## [Instruções de trabalho]
(A) No texto sobre literatura oral, quais gêneros orais são citados como exemplos do trabalho sugerido pelos PCN?
(B) Estenda o texto sobre literatura oral com novas frases que venham depois da última frase apresentada.

## [Texto]
........

A consignação por escrito da Literatura Oral é polêmica. Se,
por um lado, evita que muitas de suas manifestações sumam, se extinguam, por
outro, a transcrição representa uma apropriaçao por parte do transcritor, que
passa a ser autor (lembra o caso dos Irmãos Grimm?); engessa ou deturpa uma
versão de algo que, por ser oral e contado por diferentes pessoas, é
naturalmente modificável no tempo e no espaço; além disso, altera as próprias
características da fala popular.
No entanto, ainda que oralidade e
escrita tenham diferenças muito evidentes, devem ser vistas em suas
peculiaridades, mas não como coisas opostas, porque comumente se entrecruzam.
SOUZA (20??) demonstra a defesa dessa ideia por nosso sistema escolar:
Na alfabetização, tais entrecruzamentos [entre
oralidade e escrita] se revelam importantes. Os Parâmetros Curriculares
Nacionais (PCN) dos anos iniciais do Ensino Fundamental, por exemplo, aproximam
o ensino da escrita da oralidade, ao sugerir a valorização da cultura oral como
forma de iniciar o aluno no mundo da escrita, apresentando perspectivas
teórico-metodológicas que envolvem a narração e a escuta de histórias, o
levantamento de narrativas que circulam nas famílias e o trabalho com gêneros
orais, tais como cordel, canções e parlendas.
Entendendo “literatura” e mesmo “texto” como algo mais amplo,
neles podem se enquadrar os quadrinhos, o cinema, as novelas de TV, as canções
populares, o repente, o improviso, o graffiti e o pixo nos muros (Cf. LÚCIO;
CUNHA, 2017) e - por que não? - os
Storytellings do mundo institucional e corporativo. É preciso considerar,
inclusive, o caso de algumas obras de arte não autônomas que dependem de
significados externos, escritos, que completem ou traduzam significados
(WILLIAMS, 2007, p. 259) - é o caso de algumas pinturas, filmes, músicas, por
exemplo. Não sendo primariamente literárias, secundariamente podem ser lidas
pelo viés literário.

........

## [Itens fornecidos]
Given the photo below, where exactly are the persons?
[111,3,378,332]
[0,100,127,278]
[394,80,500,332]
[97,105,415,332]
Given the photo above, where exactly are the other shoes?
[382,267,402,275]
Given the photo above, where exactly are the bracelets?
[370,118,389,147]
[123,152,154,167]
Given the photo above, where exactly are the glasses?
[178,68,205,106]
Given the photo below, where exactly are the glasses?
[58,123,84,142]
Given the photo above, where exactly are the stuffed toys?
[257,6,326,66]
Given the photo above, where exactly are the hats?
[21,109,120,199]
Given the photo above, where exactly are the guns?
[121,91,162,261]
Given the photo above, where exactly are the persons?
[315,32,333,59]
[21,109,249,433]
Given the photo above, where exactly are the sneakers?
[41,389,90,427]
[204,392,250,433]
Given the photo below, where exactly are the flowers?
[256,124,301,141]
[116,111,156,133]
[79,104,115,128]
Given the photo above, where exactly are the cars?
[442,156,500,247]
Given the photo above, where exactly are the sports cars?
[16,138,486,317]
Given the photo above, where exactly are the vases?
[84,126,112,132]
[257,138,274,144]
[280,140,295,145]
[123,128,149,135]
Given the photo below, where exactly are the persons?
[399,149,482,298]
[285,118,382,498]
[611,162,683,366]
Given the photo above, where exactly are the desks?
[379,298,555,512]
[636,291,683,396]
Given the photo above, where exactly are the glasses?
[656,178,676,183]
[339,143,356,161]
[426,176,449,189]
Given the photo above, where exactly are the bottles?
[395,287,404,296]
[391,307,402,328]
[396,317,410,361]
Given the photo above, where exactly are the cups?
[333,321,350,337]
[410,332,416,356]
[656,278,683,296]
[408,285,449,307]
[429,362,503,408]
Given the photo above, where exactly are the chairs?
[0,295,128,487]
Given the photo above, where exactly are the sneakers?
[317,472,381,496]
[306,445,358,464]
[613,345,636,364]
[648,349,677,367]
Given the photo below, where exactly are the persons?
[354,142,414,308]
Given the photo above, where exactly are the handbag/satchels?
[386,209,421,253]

........

## [Respostas por tarefa]
(A) Cordel, canções e parlendas.

(B)
Por tudo que foi dito, Literatura Oral é, sim, literatura. E
a ela deve ser reconhecido o valor que se dá a algo escasso, em vias de
desaparecimento caso não continue a ser repassado. Se pensarmos pos este viés,
em muitos casos a maioria das narrativas orais tradicionais são muito mais
preciosas do que as escritas. Aquelas foram construídas por gerações (nesse
sentido são coletivas) e continuam vivas, se transformando um pouco a cada
recontagem (por esta ótica, tem algo do gênero dramático, dependem de uma certa
performance do contador). Já as escritas, viraram mercadoria corrente e perene,
abundam. Têm mutio valor, mas é preciso que as pessoas, inclusive os literatos
e as universidades, confiram à boa literatura oral o lugar que merece, junto à
literatura com “L” maiúsculo, posto quase exclusivamente conferido aos cânones
escritos.
REFERÊNCIAS BIBLIOGRÁFICAS
LITERATURA
ORAL. In: WIKIPÉDIA, a enciclopédia
livre. Flórida: Wikimedia Foundation, 2020. Disponível em:
<https://pt.wikipedia.org/w/index.php?title=Literatura_oral&oldid=59490160>.
Acesso em: 9 out. 2020.
LÚCIO, Ana Cristina
Marinho; CUNHA, Thiago da Silveira Cunha. Literatura e outras linguagens:
exemplo do testemunho de pichadores em João Pessoa. XV Congresso Internacional da Abralic. Universidade Federal da Paraíba.
2017. Disponível em:
<https://abralic.org.br/anais/arquivos/2017_1522243505.pdf> . Acesso em
09 out. 2020.
SOUZA,
Josiley Francisco de. Literatura Oral. In: Termos de Alfabetização, Leitura e
Escrita para educadores. Glossário Ceale.
Faculdade de Educação da UFMG. 20??. Disponível em: <http://ceale.fae.ufmg.br/app/webroot/glossarioceale/verbetes/literatura-oral#:~:text=Literatura%20oral%20%C3%A9%20uma%20express%C3%A3o,modo%20diferente%20do%20falar%20cotidiano>
. Acesso em 09 out. 2020.
WILLIAMS,
Raymond. Palavras-chave : um vocabulário de cultura e sociedade; traduçãode
Sandra Guardini Vasconcelos, - São Paulo : Boitempo, 2007. 464 p.